We finally get to the international border with Canada, and our driver was Canadian, so we went right through the car lane into Ontario. Again, the scenery was a little different, as we crossed the Ambassador Bridge into what looked like a college campus on the Canadian side. I watched as the large ice floes, which looked like huge icebergs, floated rapidly along the Detroit River to the Great Lakes. You would never see this in the Tennessee River on any day, unless Hell had frozen over.

We ate lunch in a town that was the historical refuge for British loyalists fleeing the 13 colonies after we drove them out. We were apparently the entertainment for the locals, being asked to pronounce words in our Southern dialect that they enjoyed hearing. I noticed that the menu had something called Kentucky-style chicken. After a consultation with our waitress, and our explaining that we lived almost 100 miles south of Kentucky and had never heard of this, it was revealed that they meant “fried” chicken.
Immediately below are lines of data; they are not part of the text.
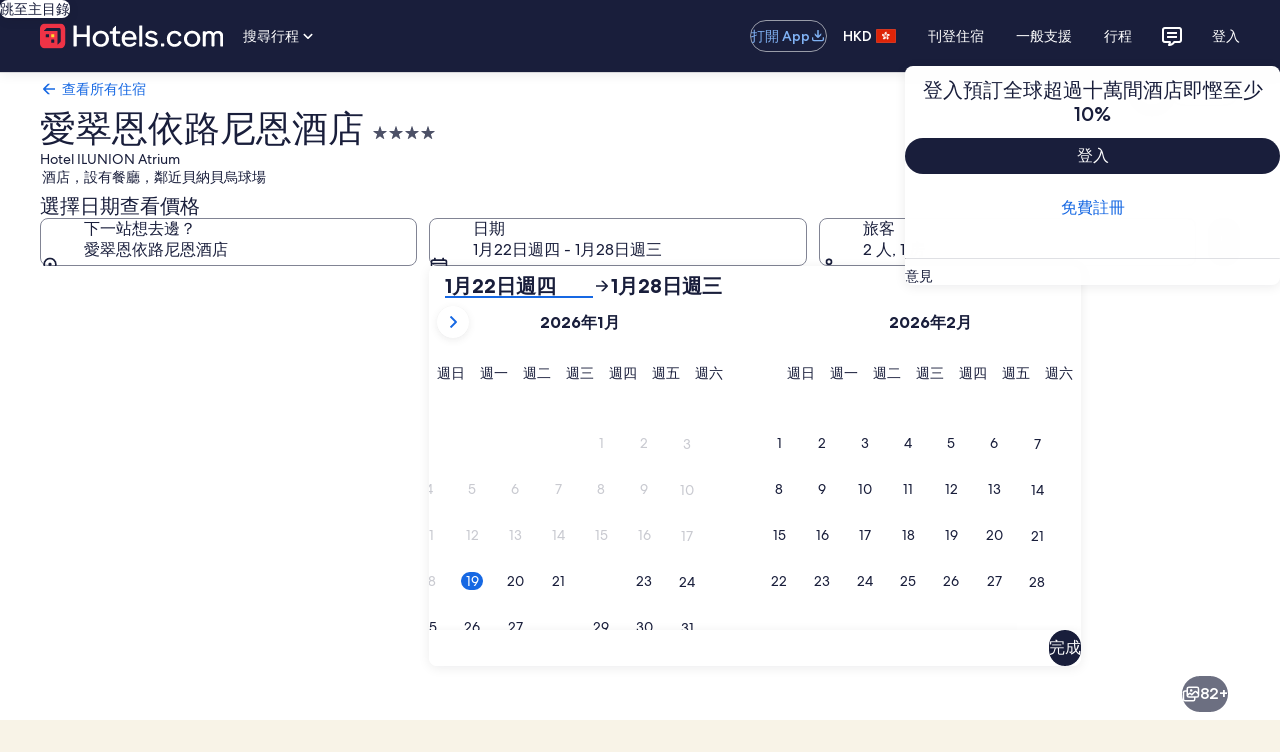

--- FILE ---
content_type: image/svg+xml
request_url: https://a.travel-assets.com/egds/marks/flags/se.svg
body_size: 131
content:
<svg fill="none" xmlns="http://www.w3.org/2000/svg" viewBox="0 0 20 14"><g clip-path="url(#clip0)"><rect width="20" height="14" rx="1" fill="#006AA7"/><path d="M0 5.5h6.875v2.81H0V5.5z" fill="#FECC00"/><path d="M6.709 0H9.52v14H6.71V0z" fill="#FECC00"/><path d="M9.428 5.5h10.625v2.807H9.428V5.5z" fill="#FECC00"/><path d="M1 .25h18v-.5H1v.5zM19.75 1v12h.5V1h-.5zM19 13.75H1v.5h18v-.5zM.25 13V1h-.5v12h.5zm.75.75A.75.75 0 01.25 13h-.5c0 .69.56 1.25 1.25 1.25v-.5zM19.75 13a.75.75 0 01-.75.75v.5c.69 0 1.25-.56 1.25-1.25h-.5zM19 .25a.75.75 0 01.75.75h.5c0-.69-.56-1.25-1.25-1.25v.5zM1-.25C.31-.25-.25.31-.25 1h.5A.75.75 0 011 .25v-.5z" fill="#94949E"/></g><defs><clipPath id="clip0"><path d="M0 1a1 1 0 011-1h18a1 1 0 011 1v12a1 1 0 01-1 1H1a1 1 0 01-1-1V1z" fill="#fff"/></clipPath></defs></svg>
Lunch over, we saw some more pumps and controls, then began the drive back to the good old USA for our flight home. We approached the U.S. Border Patrol and Customs office, and were asked to produce our passports. Well, guess what none of us Americans had. A passport, as we did not know when we left that we would be crossing into another country.

Thinking this isn’t going to be a problem, I hand the officer my drivers license. Well this is a problem. A passport is needed to enter the United States she said, and I use “she” loosely, because, lets face it, women from the South are just easier on the eyes, so to speak. She got us out of the van and took us to an office, where we had to produce more identification or return to Canada until our passports could be MAILED to us, for us to enter the country. I asked again to the officer, would my valid Alabama Drivers License not be sufficient identification? To which I got a stern “No, you must have your passport to enter the country. We advertised this rule change on the radio, on billboards and TV for the last few months to let everyone know.” I replied, “Well, this just isn’t widely discussed in Alabama”.

Getting desperate, and seeing time slipping away from getting on the plane to come home, I went through my wallet searching for anything that would get me home. “Well, I’ve got a Drivers License, a Wheeler Basin Library Card, a Kroger Saver Card, and a valid Alabama Hunting and Fishing Combo License, any of that work for you?” I mean what terrorist is going to have these forms of I.D.? No, a passport only.
In total desperation, I said “Look ma’am, that’s all I’ve got. If these documents and our accent don’t convince you that we are Americans and rightfully belong in the USA, I’ve got a better deal. If you ever see my ass up here again, you can take that Glock 9mm out of your holster and shoot me right between the eyes.” She looked at us carefully and responded, “Welcome to the United States of America, citizens.”, and let us in. I knew that I was either going to jail in America or go back to Windsor, Canada, and both seemed about the same at the time. I never got the officer’s name, but I wanted to send her a fifth of Tennessee’s best whiskey for her discretion that day. I like to travel, but on that day in February, I just wanted to go home to Hartselle.